----- PROVIDED TEXT -----

Complete step by step solution:

Let the two plates be parallel be each other each carrying a surface charge density

+ σ

and

- σ

respectively.

A

is the area of the plates and

d

is the separation between them.
The electric field of a thin charged plate is given by

E = \frac{σ}{2 ϵ_{0}}

and is directed normally outwards from the plate. The total electric field between the two plates is given as

\begin{aligned} \vec{E} = {\vec{E}}_{A} + {\vec{E}}_{B} \\ \vec{E} = \frac{+ σ}{2 ϵ_{0}} (+ \hat{x}) + \frac{- σ}{2 ϵ_{0}} (- \hat{x}) = \frac{σ}{ϵ_{0}} \hat{x} \\ E = | \vec{E} | = \frac{σ}{ϵ_{0}} = \frac{Q / A}{ϵ_{0}} = \frac{Q}{A ϵ_{0}} \end{aligned}

The potential difference between the two plates is

V = E \times d = \frac{Q d}{A ϵ_{0}}

The capacitance is

C = \frac{Q}{V} = \frac{A ϵ_{0}}{d}

Additional information: If a dielectric is introduced between the two plates, then the capacitance of the arrangement will increase

k

times where

k

is the dielectric constant of the medium. Capacitors are used to store charge and energy. They are used in digital circuits to store and restore information in case of power failure. They are used to supply pulsed power in particle accelerators and fusion research. They are also used as components in oscillators.

Note: If both the plates carry the same charge (either both positive or both negative), then the net electric field between them will be zero.

-----

= WRITTEN TASK 1 =
Restate the parallel-plate capacitor text word for word, beginning at the words that have "is the dielectric" and stopping after "will be zero.".
The entries share no connection with the parallel-plate capacitor text.

----- LISTED RECORDS -----

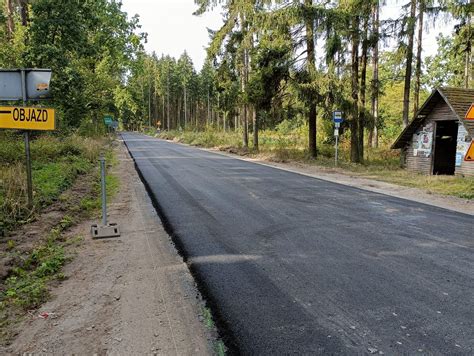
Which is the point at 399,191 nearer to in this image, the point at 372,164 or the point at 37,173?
the point at 372,164

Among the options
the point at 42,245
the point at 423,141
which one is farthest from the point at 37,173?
the point at 423,141

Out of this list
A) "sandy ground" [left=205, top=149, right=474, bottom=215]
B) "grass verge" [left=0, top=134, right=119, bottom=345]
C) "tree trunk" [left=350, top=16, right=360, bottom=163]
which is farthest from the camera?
"tree trunk" [left=350, top=16, right=360, bottom=163]

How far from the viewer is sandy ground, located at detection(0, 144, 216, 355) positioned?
3.24 m

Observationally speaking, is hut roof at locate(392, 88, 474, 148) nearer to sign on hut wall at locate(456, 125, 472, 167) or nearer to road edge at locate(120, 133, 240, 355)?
sign on hut wall at locate(456, 125, 472, 167)

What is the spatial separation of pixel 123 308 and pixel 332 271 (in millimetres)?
2545

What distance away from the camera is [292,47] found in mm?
20984

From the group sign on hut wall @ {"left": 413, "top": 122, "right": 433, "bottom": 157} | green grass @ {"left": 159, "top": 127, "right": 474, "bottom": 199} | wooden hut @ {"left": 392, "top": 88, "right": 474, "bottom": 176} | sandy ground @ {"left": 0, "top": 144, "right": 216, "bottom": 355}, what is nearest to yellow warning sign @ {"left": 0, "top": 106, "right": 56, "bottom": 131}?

-----

= WRITTEN TASK 2 =
Quote every line of the spatial reasoning entries above exactly, and leave the pictures out of your answer.

= EXERCISE RESULT 1 =
is the dielectric constant of the medium. Capacitors are used to store charge and energy. They are used in digital circuits to store and restore information in case of power failure. They are used to supply pulsed power in particle accelerators and fusion research. They are also used as components in oscillators.

Note: If both the plates carry the same charge (either both positive or both negative), then the net electric field between them will be zero.

= EXERCISE RESULT 2 =
Which is the point at 399,191 nearer to in this image, the point at 372,164 or the point at 37,173?
the point at 372,164

Among the options
the point at 42,245
the point at 423,141
which one is farthest from the point at 37,173?
the point at 423,141

Out of this list
A) "sandy ground" [left=205, top=149, right=474, bottom=215]
B) "grass verge" [left=0, top=134, right=119, bottom=345]
C) "tree trunk" [left=350, top=16, right=360, bottom=163]
which is farthest from the camera?
"tree trunk" [left=350, top=16, right=360, bottom=163]

How far from the viewer is sandy ground, located at detection(0, 144, 216, 355) positioned?
3.24 m

Observationally speaking, is hut roof at locate(392, 88, 474, 148) nearer to sign on hut wall at locate(456, 125, 472, 167) or nearer to road edge at locate(120, 133, 240, 355)?
sign on hut wall at locate(456, 125, 472, 167)

What is the spatial separation of pixel 123 308 and pixel 332 271 (in millimetres)?
2545

What distance away from the camera is [292,47] found in mm?
20984

From the group sign on hut wall @ {"left": 413, "top": 122, "right": 433, "bottom": 157} | green grass @ {"left": 159, "top": 127, "right": 474, "bottom": 199} | wooden hut @ {"left": 392, "top": 88, "right": 474, "bottom": 176} | sandy ground @ {"left": 0, "top": 144, "right": 216, "bottom": 355}, what is nearest to yellow warning sign @ {"left": 0, "top": 106, "right": 56, "bottom": 131}?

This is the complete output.